Shown above is the wick stretcher. If you see just a heading, then your browser probably doesn't support Java. Other Life patterns can be found in the illustrated catalog. The Java source code is available, and the algorithm is described below.
Patterns are downloaded as gif-encoded images. The patterns were originally converted to gif files for display in the illustrated catalog. This turned out to be a very concise representation, so downloading is not a bottleneck even for the patterns that look really big. Once you see the gif, you have the pattern. The Java API provides methods for downloading images and extracting pixels, and this novel application may be of interest to those looking for an example of the PixelGrabber class.
The primary data structure is a list of live cell coordinates in row-major order. That is, cells are ordered top to bottom, and then left to right for cells on the same row. A cell is stored as an int, with coordinates packed into bit fields. The sign bit is unused. Bits 18-30 store the y coordinate, bits 5-17 store the x coordinate, and bits 0-4 are reserved for accumulating neighborhood information. Note that sorting these int values in increasing order is equivalent to sorting the cells in row major order.
The astute reader may object that the universe size is arbitrarily limited to 8192x8192. That's true, but this is big enough for all the patterns in the archive. More importantly, the size is tied to number representation rather than array allocation, so we could make the universe big enough to satisfy just about anyone if we moved up to 64 bit words.

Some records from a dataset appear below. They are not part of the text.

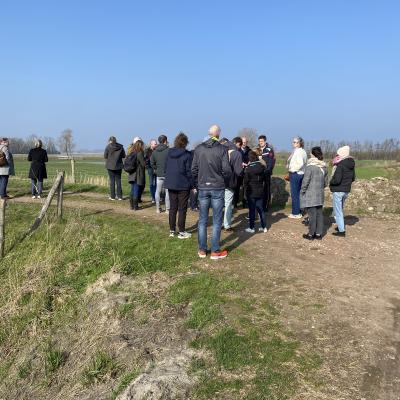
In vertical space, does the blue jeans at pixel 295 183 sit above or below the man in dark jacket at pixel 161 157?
below

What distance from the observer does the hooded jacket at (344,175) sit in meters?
8.73

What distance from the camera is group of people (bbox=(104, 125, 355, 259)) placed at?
23.2ft

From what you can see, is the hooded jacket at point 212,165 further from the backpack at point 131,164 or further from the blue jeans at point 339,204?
the backpack at point 131,164

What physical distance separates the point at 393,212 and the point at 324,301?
787cm

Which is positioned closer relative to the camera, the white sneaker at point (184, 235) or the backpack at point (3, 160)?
the white sneaker at point (184, 235)

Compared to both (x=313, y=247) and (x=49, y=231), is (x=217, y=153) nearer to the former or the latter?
(x=313, y=247)

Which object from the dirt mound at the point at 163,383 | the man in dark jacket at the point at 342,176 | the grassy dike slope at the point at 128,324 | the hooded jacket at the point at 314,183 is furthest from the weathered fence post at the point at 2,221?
the man in dark jacket at the point at 342,176

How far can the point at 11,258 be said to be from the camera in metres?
8.73

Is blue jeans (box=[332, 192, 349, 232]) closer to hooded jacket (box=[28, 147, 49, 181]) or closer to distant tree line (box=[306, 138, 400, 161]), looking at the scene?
hooded jacket (box=[28, 147, 49, 181])

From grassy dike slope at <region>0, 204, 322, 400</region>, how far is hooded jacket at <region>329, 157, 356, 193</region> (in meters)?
2.96

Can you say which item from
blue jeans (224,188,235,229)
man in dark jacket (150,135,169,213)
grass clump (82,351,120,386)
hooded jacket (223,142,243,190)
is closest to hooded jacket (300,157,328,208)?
hooded jacket (223,142,243,190)

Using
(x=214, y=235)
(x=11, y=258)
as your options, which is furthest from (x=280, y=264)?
(x=11, y=258)

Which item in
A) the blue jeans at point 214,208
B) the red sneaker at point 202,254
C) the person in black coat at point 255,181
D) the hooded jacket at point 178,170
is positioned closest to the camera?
the blue jeans at point 214,208

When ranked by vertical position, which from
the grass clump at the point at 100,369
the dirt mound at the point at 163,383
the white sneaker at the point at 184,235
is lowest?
the grass clump at the point at 100,369
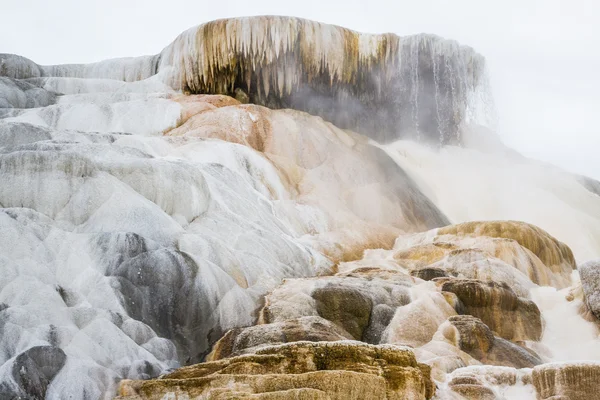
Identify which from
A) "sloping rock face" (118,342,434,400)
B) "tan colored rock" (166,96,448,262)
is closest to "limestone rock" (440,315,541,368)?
"sloping rock face" (118,342,434,400)

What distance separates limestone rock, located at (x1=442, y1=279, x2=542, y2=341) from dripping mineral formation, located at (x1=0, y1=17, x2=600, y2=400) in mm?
35

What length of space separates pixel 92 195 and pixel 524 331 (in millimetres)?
7269

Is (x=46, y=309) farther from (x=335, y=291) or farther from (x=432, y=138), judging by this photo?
(x=432, y=138)

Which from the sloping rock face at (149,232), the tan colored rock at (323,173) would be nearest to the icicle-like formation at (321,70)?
the tan colored rock at (323,173)

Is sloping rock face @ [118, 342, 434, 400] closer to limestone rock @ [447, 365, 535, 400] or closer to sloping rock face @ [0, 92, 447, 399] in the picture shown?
limestone rock @ [447, 365, 535, 400]

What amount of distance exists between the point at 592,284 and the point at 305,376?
293 inches

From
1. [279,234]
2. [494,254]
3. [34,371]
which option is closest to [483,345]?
[279,234]

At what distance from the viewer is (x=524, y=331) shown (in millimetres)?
12195

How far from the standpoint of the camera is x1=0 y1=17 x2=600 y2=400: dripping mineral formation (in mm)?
8188

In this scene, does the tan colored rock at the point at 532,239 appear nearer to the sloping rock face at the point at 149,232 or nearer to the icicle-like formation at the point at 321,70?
the sloping rock face at the point at 149,232

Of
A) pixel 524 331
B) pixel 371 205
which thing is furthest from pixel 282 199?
pixel 524 331

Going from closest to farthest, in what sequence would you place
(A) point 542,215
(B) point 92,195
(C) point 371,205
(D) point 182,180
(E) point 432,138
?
(B) point 92,195
(D) point 182,180
(C) point 371,205
(A) point 542,215
(E) point 432,138

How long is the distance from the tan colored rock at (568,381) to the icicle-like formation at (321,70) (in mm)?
15450

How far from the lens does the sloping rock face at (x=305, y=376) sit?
6832 mm
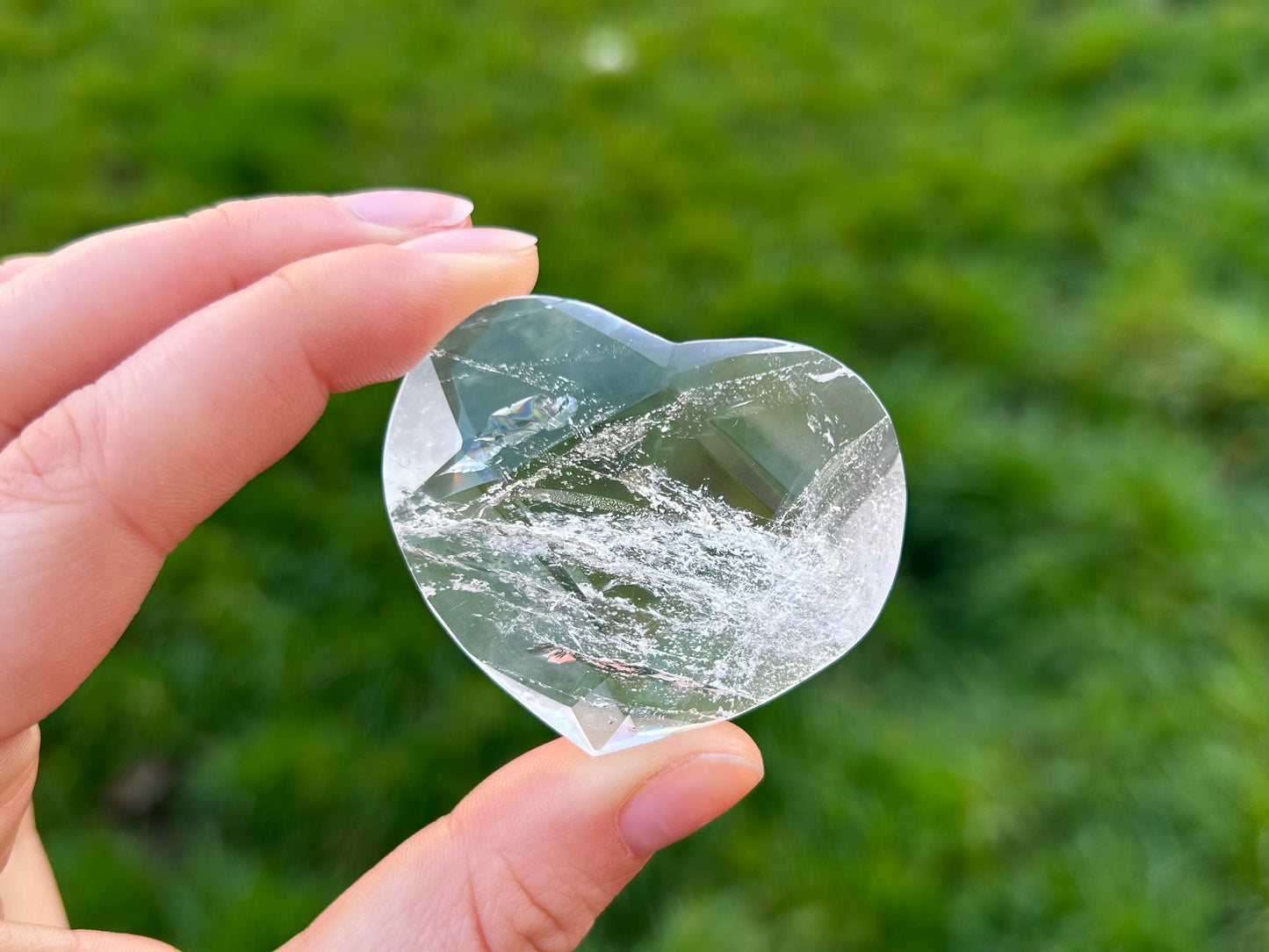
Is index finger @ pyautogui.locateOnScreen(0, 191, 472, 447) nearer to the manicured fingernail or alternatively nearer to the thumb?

Now, given this representation, it is easy, for example, to compute the set of all neighbors to the east of live cells just by adding a displacement. This operation also preserves row major order. A list of cells and their neighbors can also be merged while preserving row major order in the same manner that sorted lists are merged for merge sort. The only difference is that if cells have identical coordinates, we combine them by adding the contents of bits 0-4. The method for this can be found in LifeGenerate.combineLists(). If we initialize the 0-4 bit field of each live cell to 2, then after a sequence of such merges, we obtain twice the total count of cells in every non-empty 3x3 box in the Life universe.

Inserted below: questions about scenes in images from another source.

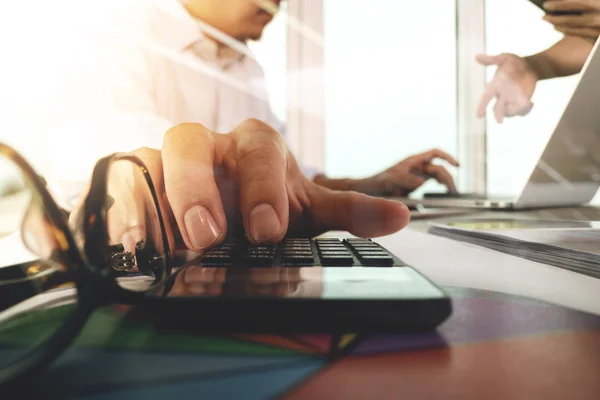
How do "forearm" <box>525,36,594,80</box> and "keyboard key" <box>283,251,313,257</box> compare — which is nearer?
"keyboard key" <box>283,251,313,257</box>

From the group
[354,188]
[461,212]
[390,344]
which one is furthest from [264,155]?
[354,188]

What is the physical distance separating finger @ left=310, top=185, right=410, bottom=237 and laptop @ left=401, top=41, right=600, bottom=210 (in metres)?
0.24

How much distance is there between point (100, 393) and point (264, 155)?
11.1 inches

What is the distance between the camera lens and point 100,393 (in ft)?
0.35

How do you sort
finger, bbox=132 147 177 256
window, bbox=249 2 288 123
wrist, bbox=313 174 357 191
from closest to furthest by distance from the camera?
finger, bbox=132 147 177 256 → wrist, bbox=313 174 357 191 → window, bbox=249 2 288 123

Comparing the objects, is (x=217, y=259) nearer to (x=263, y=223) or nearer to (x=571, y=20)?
(x=263, y=223)

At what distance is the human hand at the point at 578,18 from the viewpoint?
1.88ft

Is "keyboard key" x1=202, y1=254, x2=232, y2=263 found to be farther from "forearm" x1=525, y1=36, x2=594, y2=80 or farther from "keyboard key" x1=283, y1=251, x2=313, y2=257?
"forearm" x1=525, y1=36, x2=594, y2=80

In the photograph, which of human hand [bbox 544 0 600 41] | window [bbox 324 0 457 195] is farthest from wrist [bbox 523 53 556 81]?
window [bbox 324 0 457 195]

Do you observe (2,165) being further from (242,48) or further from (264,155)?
(242,48)

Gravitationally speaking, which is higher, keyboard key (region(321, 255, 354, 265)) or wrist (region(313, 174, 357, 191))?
wrist (region(313, 174, 357, 191))

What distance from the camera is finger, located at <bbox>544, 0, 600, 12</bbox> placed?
0.56m

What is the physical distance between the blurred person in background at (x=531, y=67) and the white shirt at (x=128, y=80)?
556 millimetres

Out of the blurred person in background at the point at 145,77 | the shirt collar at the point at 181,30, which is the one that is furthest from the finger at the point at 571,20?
the shirt collar at the point at 181,30
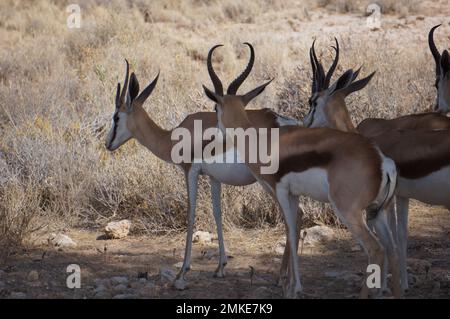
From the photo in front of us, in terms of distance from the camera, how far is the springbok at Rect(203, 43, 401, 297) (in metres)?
5.28

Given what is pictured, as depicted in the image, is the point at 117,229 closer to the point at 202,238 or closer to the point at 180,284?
the point at 202,238

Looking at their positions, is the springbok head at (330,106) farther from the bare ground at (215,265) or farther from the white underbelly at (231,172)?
the bare ground at (215,265)

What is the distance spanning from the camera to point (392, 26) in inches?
712

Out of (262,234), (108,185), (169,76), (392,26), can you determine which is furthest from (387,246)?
(392,26)

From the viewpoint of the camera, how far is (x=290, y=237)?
5.82 meters

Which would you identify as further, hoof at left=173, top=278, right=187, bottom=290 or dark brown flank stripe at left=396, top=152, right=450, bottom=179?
hoof at left=173, top=278, right=187, bottom=290

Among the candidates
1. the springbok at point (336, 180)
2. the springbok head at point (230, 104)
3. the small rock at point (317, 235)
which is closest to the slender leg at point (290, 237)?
the springbok at point (336, 180)

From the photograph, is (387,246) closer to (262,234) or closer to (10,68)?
(262,234)

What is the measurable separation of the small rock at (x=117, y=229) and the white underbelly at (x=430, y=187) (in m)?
3.12

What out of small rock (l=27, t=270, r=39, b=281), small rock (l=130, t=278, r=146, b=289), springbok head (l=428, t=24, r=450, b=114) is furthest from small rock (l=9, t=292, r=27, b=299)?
springbok head (l=428, t=24, r=450, b=114)

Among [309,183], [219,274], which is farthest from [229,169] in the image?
[309,183]

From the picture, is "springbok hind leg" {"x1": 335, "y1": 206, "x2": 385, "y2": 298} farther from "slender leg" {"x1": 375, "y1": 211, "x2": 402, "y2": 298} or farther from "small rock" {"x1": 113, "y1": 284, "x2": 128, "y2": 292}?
"small rock" {"x1": 113, "y1": 284, "x2": 128, "y2": 292}

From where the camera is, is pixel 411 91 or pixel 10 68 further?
pixel 10 68
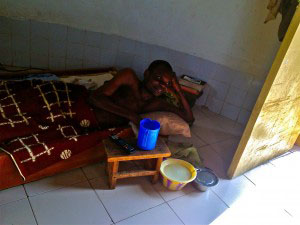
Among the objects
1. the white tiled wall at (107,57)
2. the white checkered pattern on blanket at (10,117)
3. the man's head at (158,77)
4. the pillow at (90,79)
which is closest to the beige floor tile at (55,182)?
the white checkered pattern on blanket at (10,117)

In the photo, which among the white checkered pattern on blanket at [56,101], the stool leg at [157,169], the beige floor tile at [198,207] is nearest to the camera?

Finally, we subtract 1 from the count obtained for each box centered at a live cell. It is easy to see that now the neighborhood list contains enough information to compute the next generation. Bit 0 encodes whether the cell is live or dead, while bits 1-4 contain the number of neighbors. A final pass using a lookup table computes the next generation, discarding dead cells, while initializing live cells for the next generation.